Course detail
Mathematical Methods in Fluid Dynamics
FSI-SMM-A Acad. year: 2021/2022 Winter semester
Basic physical laws of continuum mechanics: laws of conservation of mass, momentum and energy. Theoretical study of hyperbolic equations, particularly of Euler equations that describe the motion of inviscid compressible fluids. Numerical modelling based on the finite volume method and discontinuous Galerkin method. Discontinuous Galerkin method for viscous compressible flows. Numerical modelling of viscous incompressible flows: pressure-correction method SIMPLE.
Language of instruction
English
Number of ECTS credits
4
Supervisor
Department
Learning outcomes of the course unit
Students will be made familiar with basic principles of the fluid flow modelling: physical laws, the mathematical analysis of equations describing flows (Euler and Navier-Stokes equations), the choice of an appropriate method (which issues from the physical as well as from the mathematical essence of equations) and the computer implementation of proposed method (preprocessing = mesh generation, numerical solver, postprocessing = visualization of desired physical quantities). Students will demonstrate the acquinted knowledge by elaborating semester assignement.
Prerequisites
Evolution partial differential equations, functional analysis, numerical methods for partial differential equations.

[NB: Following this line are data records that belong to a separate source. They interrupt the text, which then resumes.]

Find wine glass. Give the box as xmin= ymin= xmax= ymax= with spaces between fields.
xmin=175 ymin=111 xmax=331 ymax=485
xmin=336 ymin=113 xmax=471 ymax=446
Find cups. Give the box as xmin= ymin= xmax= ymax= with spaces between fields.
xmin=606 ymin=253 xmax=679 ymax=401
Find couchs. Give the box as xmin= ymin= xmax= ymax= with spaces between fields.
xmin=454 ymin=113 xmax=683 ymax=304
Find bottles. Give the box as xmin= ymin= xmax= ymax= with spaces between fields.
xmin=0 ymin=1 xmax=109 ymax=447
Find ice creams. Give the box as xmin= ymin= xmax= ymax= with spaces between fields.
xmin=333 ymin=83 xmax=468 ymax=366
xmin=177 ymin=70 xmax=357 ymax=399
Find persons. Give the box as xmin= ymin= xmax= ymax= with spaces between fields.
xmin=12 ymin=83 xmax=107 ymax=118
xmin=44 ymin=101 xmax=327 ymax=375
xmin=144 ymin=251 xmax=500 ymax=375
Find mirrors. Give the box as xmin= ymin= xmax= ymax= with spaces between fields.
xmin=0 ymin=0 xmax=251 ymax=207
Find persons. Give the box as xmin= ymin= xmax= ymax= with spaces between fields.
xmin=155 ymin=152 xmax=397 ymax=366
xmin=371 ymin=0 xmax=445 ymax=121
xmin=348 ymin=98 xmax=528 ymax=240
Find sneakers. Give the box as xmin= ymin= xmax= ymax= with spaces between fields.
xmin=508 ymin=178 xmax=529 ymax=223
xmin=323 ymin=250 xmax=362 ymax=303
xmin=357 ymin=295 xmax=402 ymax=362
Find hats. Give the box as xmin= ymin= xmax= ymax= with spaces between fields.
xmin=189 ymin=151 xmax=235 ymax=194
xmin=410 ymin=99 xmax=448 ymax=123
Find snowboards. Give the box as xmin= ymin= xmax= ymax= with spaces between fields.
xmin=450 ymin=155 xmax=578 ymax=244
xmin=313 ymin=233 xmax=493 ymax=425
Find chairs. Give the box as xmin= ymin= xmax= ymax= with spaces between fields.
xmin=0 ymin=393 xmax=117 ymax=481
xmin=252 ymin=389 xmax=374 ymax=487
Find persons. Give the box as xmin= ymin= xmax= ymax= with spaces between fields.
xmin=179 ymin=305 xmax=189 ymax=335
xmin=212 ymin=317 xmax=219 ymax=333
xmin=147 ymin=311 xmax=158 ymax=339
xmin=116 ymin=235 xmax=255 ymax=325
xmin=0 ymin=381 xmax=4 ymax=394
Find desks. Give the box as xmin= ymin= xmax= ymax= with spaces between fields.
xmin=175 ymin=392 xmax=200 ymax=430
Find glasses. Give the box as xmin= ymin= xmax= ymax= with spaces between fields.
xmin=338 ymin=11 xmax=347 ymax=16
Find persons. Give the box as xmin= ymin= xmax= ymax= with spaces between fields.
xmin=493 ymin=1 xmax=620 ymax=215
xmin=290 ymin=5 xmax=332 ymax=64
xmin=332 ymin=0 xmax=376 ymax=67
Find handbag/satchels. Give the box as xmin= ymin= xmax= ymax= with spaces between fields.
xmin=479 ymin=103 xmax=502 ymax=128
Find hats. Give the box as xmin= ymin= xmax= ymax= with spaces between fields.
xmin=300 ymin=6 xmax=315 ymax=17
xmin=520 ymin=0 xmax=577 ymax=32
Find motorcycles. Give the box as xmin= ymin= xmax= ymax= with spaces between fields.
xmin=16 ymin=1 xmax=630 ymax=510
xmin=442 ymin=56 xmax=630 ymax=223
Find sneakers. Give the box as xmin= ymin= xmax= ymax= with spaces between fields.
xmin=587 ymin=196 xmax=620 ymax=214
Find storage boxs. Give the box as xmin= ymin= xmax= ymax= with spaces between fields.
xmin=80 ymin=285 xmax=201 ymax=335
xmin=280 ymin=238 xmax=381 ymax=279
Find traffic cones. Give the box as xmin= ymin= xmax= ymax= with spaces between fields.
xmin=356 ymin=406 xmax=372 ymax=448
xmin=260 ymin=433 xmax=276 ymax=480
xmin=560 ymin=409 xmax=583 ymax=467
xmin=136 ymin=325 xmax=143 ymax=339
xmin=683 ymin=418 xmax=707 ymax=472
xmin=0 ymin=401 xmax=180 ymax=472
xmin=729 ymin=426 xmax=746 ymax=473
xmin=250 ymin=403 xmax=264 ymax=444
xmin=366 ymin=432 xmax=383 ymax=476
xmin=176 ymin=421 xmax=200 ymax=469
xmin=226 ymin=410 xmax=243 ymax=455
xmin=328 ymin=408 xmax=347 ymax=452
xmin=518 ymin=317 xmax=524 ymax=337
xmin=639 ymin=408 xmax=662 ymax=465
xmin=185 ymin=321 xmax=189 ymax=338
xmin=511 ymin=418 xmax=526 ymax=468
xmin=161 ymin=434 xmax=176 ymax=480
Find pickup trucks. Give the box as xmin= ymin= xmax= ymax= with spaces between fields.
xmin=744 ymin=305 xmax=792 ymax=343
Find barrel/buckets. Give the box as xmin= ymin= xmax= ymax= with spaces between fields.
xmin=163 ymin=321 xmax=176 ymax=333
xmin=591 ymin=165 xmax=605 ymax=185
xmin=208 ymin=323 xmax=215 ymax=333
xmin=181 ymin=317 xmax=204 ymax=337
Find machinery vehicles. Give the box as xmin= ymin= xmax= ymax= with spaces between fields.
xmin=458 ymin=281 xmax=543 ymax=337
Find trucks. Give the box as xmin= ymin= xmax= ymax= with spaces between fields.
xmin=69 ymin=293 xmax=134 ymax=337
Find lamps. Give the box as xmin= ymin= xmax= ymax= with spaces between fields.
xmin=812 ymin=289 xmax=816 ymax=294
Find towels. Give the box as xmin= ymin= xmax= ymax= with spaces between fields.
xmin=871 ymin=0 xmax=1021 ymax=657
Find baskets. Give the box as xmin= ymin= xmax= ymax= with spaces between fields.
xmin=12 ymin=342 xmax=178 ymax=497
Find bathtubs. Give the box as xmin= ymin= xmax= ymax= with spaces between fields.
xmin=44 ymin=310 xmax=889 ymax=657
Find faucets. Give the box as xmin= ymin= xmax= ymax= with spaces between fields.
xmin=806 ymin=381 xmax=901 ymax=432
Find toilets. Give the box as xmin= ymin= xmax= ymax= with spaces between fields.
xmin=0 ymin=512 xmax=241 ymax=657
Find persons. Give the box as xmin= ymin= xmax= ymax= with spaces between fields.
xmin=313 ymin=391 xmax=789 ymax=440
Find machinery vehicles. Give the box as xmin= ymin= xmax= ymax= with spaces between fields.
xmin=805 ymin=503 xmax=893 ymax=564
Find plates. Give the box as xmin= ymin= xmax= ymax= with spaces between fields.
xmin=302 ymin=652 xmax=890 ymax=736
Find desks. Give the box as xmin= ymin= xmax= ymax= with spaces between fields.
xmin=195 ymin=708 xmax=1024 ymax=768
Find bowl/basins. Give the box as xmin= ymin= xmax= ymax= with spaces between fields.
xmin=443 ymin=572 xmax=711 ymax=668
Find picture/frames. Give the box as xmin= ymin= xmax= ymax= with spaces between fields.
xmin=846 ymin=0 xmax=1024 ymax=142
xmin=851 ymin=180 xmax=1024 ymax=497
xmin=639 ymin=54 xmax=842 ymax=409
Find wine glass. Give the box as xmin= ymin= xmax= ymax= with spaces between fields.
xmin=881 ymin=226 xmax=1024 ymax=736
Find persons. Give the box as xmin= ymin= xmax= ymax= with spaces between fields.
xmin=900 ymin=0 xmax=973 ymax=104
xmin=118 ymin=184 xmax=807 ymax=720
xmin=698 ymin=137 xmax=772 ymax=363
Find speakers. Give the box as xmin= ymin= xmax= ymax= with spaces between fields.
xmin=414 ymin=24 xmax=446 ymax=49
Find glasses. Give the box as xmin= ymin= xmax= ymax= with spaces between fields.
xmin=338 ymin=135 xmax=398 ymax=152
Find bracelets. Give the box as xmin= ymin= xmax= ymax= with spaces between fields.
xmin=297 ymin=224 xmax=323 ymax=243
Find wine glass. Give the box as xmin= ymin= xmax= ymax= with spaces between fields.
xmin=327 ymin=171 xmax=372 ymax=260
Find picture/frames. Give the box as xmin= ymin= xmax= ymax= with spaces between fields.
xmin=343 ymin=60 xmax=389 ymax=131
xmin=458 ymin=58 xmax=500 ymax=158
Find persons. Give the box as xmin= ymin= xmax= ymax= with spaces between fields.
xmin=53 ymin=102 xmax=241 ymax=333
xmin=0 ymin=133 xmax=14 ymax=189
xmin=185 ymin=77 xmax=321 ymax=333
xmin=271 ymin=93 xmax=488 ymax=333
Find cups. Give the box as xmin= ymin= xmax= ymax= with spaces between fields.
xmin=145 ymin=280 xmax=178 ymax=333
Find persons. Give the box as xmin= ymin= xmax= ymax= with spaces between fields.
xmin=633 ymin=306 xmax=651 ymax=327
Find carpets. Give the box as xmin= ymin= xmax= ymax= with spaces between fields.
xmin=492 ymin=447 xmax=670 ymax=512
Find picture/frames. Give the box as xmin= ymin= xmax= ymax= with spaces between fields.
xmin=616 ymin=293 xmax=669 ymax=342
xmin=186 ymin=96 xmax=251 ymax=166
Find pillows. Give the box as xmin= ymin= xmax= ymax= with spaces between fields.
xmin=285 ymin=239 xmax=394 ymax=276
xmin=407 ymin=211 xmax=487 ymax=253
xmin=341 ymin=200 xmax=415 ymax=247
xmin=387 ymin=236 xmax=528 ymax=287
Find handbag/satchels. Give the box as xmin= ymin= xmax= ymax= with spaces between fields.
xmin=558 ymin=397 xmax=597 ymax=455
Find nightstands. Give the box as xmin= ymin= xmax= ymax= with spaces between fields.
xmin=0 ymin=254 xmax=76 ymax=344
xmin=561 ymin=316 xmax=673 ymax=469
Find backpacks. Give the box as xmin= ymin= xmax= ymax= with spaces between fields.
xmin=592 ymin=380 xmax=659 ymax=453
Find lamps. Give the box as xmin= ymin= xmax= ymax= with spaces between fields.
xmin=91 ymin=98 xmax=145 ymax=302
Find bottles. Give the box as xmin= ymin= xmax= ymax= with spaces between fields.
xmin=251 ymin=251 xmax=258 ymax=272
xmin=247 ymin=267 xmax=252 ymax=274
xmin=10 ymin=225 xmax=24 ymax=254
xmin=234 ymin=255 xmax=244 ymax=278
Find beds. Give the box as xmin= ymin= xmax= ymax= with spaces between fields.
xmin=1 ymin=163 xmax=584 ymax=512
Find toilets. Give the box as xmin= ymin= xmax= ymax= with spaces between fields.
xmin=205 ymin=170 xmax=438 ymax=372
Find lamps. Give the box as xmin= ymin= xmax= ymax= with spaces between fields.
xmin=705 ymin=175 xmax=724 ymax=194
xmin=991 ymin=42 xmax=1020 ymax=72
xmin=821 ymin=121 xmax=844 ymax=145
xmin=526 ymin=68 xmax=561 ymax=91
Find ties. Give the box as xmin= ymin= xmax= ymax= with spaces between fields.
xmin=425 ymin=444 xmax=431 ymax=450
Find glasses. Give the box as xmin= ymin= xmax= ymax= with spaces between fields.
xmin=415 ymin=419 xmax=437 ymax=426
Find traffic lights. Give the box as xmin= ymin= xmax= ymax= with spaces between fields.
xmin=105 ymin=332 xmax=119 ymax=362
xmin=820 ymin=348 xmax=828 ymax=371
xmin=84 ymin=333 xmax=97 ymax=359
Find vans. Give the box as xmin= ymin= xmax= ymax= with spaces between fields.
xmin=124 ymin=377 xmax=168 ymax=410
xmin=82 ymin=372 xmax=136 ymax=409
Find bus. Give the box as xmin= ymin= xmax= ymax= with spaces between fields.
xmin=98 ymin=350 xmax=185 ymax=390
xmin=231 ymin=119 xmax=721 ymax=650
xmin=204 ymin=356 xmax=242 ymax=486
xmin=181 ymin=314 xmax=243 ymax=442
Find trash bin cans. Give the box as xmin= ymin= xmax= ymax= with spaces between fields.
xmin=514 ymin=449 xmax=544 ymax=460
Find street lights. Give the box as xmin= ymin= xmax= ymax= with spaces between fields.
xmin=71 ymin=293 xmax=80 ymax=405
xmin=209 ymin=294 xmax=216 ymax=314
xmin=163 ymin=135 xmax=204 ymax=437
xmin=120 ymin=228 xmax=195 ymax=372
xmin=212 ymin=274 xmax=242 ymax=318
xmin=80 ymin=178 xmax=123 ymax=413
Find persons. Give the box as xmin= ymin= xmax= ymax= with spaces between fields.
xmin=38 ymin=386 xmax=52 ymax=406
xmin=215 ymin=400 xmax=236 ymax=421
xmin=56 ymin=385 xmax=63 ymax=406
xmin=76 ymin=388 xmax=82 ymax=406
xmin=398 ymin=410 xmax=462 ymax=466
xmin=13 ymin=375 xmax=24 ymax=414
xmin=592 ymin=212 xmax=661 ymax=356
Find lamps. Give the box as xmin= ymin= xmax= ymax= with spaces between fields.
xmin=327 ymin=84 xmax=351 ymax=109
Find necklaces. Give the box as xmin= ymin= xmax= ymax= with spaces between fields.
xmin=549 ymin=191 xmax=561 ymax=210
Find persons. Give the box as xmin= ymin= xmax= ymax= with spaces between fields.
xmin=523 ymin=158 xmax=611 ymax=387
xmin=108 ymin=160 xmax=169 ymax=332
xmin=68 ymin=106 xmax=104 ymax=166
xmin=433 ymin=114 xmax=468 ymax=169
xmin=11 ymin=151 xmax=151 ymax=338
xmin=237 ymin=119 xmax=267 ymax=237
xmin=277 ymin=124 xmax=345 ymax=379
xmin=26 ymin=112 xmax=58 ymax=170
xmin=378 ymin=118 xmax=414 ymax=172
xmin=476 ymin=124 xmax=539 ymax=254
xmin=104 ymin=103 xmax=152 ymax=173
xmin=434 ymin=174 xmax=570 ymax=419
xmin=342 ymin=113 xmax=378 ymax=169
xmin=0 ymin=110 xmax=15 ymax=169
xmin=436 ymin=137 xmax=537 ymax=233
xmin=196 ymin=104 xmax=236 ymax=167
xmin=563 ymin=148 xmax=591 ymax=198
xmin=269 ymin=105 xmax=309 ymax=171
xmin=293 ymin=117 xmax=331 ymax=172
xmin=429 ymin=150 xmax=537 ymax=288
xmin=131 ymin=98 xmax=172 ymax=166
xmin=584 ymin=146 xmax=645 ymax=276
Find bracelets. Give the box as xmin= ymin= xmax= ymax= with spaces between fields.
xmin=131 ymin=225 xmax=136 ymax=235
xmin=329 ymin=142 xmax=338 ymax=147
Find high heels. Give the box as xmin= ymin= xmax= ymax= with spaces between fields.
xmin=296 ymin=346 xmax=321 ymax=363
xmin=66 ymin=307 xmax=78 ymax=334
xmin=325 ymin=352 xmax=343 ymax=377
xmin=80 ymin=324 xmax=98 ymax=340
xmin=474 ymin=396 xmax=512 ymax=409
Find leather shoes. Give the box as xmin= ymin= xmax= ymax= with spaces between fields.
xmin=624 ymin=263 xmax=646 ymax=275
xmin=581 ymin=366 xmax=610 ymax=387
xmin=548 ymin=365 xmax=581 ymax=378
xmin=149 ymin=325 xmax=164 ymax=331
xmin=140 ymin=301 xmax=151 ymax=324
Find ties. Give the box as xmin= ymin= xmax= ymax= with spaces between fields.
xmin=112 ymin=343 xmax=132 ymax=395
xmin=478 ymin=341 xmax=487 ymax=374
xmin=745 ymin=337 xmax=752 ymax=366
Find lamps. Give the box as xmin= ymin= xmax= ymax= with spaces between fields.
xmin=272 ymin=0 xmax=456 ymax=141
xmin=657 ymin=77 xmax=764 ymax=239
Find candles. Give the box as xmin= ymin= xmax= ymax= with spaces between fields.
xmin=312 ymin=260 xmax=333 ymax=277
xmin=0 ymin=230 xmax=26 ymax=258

Planned learning activities and teaching methods
The course is taught through lectures explaining the basic principles and theory of the discipline. Exercises are focused on practical topics presented in lectures.
Assesment methods and criteria linked to learning outcomes
CONDITIONS FOR OBTAINING THE COURSE-UNIT CREDIT: Active participation in seminars, taking part in a semester project (a protocol with conclusions has to be delivered to the teacher). Students can obtain up to 30 points from the seminars – they will be included in the final course classification.
EXAM: The exam is oral. The students can obtain up to 70 points from the exam.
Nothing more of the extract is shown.